Eventually the water subsided, filling the shaft but no longer lapping over its edge. He climbed down the cliff face, finding easy handholds in the broken rock.

He knew this cliff.

When he had thrown himself into the central shaft of the Vincularium, a bare moment after he’d touched flame to the black powder in the ancient dwarven barrels, he had not expected to live. He’d been thrown this way and that by the explosions and the shifting ground, tossed about with the water until he couldn’t even think straight. He had fully expected to die. Yet somehow his body had been sucked into one of the emergency escape shafts-the same one, in fact, that he had watched the demon slither through years earlier. The pressure of the water behind him had been enough to shoot him free just before the mountain collapsed inward on itself.

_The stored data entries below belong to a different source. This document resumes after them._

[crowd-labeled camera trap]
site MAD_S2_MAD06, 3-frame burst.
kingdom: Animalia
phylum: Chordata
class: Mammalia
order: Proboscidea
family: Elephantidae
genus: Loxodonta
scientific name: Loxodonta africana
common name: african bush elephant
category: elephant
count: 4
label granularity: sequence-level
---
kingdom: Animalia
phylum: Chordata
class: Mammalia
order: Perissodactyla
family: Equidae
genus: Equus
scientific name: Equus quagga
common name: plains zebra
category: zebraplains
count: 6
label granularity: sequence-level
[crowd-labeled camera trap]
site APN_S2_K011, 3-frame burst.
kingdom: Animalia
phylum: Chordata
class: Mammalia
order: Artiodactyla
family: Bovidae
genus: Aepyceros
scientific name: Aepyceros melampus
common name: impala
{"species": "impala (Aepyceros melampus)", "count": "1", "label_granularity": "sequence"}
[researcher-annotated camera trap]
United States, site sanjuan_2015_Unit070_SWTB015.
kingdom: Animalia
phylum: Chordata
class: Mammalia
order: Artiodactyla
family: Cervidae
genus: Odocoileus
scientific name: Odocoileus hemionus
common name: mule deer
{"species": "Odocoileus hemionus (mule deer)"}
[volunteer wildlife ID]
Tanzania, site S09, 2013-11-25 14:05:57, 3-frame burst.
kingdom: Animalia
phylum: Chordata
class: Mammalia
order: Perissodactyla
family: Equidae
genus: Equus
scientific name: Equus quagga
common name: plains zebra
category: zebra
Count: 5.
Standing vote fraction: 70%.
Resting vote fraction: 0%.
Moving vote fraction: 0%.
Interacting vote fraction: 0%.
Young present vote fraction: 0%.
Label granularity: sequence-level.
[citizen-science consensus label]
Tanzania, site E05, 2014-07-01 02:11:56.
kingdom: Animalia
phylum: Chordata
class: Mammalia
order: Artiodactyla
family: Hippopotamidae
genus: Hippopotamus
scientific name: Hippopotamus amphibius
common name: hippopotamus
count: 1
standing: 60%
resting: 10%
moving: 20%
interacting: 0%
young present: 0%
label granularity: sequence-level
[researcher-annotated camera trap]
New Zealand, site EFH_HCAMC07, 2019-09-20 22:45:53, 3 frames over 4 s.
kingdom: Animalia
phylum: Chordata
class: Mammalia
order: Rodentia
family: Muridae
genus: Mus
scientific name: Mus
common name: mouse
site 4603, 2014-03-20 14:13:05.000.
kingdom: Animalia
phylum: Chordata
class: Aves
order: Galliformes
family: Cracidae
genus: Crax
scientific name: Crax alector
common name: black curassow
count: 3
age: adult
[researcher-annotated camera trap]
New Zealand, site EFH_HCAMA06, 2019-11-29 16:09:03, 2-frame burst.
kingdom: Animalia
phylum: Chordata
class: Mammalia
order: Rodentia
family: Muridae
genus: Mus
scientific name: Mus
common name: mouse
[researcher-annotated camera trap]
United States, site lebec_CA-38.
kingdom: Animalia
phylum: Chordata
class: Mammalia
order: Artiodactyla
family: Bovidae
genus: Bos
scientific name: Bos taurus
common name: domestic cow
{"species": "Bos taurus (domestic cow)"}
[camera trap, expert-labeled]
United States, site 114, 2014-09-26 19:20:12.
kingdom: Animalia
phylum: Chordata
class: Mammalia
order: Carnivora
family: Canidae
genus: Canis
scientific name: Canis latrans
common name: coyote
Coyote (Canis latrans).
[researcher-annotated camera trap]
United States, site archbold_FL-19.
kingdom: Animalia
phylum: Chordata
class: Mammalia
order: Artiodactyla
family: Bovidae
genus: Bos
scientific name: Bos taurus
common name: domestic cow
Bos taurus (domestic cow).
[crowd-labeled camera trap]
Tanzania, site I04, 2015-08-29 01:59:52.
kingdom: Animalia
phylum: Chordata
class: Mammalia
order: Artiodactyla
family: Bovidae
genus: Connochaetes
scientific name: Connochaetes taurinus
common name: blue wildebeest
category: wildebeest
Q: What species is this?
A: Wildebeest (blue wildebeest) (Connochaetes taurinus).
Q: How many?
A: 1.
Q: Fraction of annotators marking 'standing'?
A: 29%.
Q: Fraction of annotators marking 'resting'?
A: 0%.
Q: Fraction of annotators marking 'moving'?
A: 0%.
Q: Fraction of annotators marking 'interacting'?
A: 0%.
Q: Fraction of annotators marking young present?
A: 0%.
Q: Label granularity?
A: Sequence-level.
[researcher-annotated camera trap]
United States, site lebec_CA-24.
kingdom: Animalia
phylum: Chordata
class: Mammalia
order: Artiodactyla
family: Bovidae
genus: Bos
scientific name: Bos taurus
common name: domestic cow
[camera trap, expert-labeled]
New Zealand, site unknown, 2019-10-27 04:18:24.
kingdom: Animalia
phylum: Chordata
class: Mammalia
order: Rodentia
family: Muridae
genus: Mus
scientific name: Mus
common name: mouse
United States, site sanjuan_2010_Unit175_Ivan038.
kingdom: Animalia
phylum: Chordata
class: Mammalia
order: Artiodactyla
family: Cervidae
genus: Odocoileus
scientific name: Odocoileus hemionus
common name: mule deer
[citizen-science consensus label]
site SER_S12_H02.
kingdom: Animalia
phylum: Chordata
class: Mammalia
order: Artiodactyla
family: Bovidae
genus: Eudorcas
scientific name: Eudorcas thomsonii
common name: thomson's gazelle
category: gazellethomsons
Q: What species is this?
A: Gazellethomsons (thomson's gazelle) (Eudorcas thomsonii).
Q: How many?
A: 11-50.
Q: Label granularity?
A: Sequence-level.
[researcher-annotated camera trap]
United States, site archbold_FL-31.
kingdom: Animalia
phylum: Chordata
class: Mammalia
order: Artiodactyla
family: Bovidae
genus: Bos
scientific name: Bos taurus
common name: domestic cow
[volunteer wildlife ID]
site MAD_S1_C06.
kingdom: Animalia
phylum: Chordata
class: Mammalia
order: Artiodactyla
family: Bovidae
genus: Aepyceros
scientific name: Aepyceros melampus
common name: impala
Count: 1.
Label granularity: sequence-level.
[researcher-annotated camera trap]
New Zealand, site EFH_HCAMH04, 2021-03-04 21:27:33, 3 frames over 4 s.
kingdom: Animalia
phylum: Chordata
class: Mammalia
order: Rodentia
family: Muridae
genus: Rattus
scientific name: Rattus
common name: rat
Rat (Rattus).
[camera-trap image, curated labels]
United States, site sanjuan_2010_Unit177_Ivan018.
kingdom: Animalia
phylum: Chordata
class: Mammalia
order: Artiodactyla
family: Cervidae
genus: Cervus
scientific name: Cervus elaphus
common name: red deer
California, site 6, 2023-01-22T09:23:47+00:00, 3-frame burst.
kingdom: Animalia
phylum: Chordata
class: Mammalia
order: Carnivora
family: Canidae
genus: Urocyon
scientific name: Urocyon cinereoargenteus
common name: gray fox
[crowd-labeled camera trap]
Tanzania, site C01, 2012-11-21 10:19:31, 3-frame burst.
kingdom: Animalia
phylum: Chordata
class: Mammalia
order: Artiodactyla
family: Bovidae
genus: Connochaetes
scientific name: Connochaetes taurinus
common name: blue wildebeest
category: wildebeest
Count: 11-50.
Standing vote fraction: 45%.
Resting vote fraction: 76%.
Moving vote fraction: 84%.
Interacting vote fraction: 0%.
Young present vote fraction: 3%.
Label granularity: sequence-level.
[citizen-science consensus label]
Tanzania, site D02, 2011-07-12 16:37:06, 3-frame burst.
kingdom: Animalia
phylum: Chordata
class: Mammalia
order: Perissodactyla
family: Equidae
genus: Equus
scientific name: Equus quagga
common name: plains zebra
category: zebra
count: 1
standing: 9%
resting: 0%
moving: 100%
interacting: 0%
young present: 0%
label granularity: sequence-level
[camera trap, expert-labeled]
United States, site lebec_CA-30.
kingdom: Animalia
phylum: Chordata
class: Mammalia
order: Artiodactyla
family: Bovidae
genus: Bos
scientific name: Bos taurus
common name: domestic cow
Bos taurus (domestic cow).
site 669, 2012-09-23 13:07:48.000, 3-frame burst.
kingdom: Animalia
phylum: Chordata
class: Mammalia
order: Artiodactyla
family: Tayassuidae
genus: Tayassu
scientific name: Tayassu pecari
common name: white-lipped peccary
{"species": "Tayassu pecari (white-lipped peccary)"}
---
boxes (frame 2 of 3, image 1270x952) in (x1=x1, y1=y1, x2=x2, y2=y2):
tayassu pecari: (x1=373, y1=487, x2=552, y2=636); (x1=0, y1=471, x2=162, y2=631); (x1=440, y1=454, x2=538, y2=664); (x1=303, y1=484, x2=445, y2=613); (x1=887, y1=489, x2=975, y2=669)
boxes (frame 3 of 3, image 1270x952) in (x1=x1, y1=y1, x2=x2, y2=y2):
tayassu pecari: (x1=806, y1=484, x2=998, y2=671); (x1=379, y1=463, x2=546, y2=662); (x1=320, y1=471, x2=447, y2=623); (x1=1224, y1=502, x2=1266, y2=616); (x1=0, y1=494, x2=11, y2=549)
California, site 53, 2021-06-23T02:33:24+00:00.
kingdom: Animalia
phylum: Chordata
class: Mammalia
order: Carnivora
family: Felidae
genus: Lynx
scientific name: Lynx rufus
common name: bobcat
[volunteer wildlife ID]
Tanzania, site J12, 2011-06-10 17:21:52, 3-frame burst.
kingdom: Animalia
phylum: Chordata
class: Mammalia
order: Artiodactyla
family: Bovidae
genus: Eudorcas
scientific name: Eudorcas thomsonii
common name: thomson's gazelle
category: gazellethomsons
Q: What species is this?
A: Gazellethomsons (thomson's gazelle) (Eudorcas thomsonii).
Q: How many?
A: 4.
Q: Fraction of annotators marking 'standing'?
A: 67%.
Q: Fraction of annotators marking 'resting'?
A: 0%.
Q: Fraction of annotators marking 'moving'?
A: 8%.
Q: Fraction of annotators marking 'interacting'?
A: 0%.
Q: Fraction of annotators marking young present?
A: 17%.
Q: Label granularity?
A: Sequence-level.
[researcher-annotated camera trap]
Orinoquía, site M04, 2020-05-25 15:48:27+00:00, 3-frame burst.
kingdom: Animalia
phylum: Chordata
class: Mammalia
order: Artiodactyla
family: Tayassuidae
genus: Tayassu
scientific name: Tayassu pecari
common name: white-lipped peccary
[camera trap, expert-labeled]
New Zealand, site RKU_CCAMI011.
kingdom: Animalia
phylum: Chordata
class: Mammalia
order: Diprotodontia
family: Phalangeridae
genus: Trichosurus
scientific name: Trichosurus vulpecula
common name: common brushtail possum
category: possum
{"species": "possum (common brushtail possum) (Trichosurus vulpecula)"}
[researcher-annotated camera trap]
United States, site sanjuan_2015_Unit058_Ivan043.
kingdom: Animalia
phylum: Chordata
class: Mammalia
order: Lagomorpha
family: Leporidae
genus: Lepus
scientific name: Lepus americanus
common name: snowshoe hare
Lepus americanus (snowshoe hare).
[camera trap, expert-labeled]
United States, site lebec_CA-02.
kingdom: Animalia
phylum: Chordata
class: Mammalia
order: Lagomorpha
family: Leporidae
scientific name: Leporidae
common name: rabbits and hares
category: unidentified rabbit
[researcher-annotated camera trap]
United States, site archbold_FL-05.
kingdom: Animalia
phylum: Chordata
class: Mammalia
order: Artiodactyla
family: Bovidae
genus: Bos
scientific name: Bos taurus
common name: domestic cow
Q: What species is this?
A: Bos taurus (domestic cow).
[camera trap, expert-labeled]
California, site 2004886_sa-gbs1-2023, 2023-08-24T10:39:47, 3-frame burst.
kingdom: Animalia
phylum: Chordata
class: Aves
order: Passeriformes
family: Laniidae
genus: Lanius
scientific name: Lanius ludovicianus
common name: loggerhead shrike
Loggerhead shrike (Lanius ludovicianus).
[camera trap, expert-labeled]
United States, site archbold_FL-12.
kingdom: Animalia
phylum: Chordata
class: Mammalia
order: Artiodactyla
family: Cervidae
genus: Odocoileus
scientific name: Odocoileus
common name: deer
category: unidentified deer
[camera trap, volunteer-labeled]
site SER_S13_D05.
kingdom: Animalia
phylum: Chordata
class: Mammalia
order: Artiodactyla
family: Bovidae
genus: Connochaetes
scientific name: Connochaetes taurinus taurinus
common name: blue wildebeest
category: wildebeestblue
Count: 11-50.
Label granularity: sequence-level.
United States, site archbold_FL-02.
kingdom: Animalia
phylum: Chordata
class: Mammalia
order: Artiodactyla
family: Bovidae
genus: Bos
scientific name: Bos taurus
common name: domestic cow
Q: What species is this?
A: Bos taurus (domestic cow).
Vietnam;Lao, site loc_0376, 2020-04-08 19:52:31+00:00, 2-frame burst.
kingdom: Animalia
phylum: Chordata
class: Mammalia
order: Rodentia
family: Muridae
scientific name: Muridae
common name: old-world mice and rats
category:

And now-now he was still alive.

The landscape before him he knew. It was the land of his birth, the eastern steppes of the clans. He turned and looked back, and looked for the familiar shape of the mountain Cloudblade, that stood as a sentinel between this land and the more civilized kingdom of Skrae, to the west.

The mountain was gone.

Utterly gone.

In its place was a wide valley of broken rock, filled with smoke and roiling dust. When the Vincularium collapsed, it had taken Cloudblade with it. Now there was a gap in the Whitewall. What had been an impassible barrier of rock and snow that no man could climb was now… open. The mountain had fallen and become a pass. A serviceable, if rugged, new pass through the mountains. A pass so wide that an army could march through it.

Looking out on what he’d wrought, Morget tilted his head back and laughed, and laughed, and laughed.